With this year marking the 35th anniversary of the Metroid video game franchise, Nintendo has finally brought iconic bounty hunter Samus Aran for a new adventure on the Nintendo Switch with Metroid Dread. As one of Nintendo’s most beloved properties and, its main character Samus serving as something of a mainstay in its all-star jam fighting game series Super Smash Bros., Metroid‘s future remains brighter than ever. One of the more curious pieces of Metroid history, however, is a comic book adaptation of the franchise’s most celebrated title Super Metroid that also significantly changed the fate of recurring antagonist Ridley compared to the classic Super Nintendo game.
Created by Benimaru Itoh, who also created the Star Fox comic book adaptation, the Super Metroid comic ran in the pages of Nintendo’s official magazine Nintendo Power from Issues #57-61 in 1994. While the comic book introduced Samus’ origins as a human from the colony K-2L that would eventually inform her longstanding conflict with the Space Pirates that Ridley led — with the insinuation that Ridley murdered Samus’ parents — and her eventual bounty hunter destiny by claiming lost Chozo technology, it also deviated considerably from the events of the 1994 video game. This was most visibly manifested by giving Samus purple hair rather than her usual blonde hair color. In addition to streaming some of Super Metroid‘s story to better fit a five-issue comic book adaptation, Ridley’s final fate is also changed up to set the stage for his eventual return for a vengeance-fueled rematch.
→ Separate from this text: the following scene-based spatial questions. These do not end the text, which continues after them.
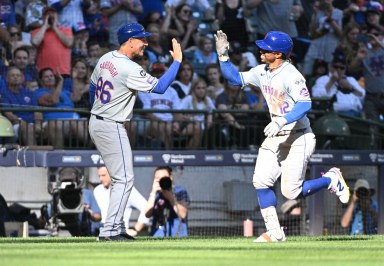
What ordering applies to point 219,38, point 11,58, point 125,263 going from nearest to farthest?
point 125,263, point 219,38, point 11,58

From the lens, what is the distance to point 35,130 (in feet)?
51.5

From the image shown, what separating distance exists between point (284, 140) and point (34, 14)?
23.5ft

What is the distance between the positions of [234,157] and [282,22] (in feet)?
13.1

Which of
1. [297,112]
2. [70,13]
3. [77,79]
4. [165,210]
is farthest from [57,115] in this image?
[297,112]

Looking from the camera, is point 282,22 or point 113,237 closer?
point 113,237

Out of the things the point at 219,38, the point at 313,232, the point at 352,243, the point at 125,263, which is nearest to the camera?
the point at 125,263

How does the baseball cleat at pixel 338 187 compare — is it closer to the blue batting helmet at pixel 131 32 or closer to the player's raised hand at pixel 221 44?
the player's raised hand at pixel 221 44

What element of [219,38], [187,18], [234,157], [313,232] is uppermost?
[187,18]

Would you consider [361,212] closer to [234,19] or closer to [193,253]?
[234,19]

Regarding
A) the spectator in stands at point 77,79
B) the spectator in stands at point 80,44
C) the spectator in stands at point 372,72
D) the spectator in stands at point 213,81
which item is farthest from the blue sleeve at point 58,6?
the spectator in stands at point 372,72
In the 1994 video game, Samus battles Ridley on multiple occasions throughout the game, culminating in a showdown in Lower Norfair, the volcanic region of the Space Pirates’ hideout on the planet Zebes. After being blasted by Samus’ array of advanced weaponry, Ridley makes one last attempt to take down his old foe with him before completely breaking apart and allowing Samus to access the Tourian region of Zebes as she continues to investigate the return of the Metroids. In the comic book adaptation of Super Metroid, Ridley opts to retreat when it becomes clear that he is outmatched by Samus, leaving the bounty hunter to venture into Tourian while Ridley makes his escape, living to fight another day against his armored nemesis.
In the video games, where Super Metroid is one of the chronologically later games in the Metroid timeline, Ridley would survive, albeit in a cloned body, after his confrontation with Samus on Zebes. The 2010 video game Metroid: Other M for the Nintendo Wii revealed that a juvenile clone of Ridley would menace the cosmos before being killed off-screen by Queen Metroid. The 2002 game Metroid Fusion for the Game Boy Advance introduced another clone of Ridley, this time infected by the X Parasite and transforming into Neo Ridley before his eventual destruction against Samus.
Ridley is one of the biggest fan-favorite villains in the extensive Nintendo pantheon, appearing in numerous Metroid games and becoming a playable character in Super Smash Bros. Ultimate. And while the video games’ overarching story indicates that Ridley did indeed perish in his original form facing Samus in Norfair during the events of Super Metroid, the comic book adaptation did provide a possible, if now non-canonical means for the villain to make a return. After all, wherever Samus Aran delves into the cosmos, Ridley and the Space Pirates can’t be far behind.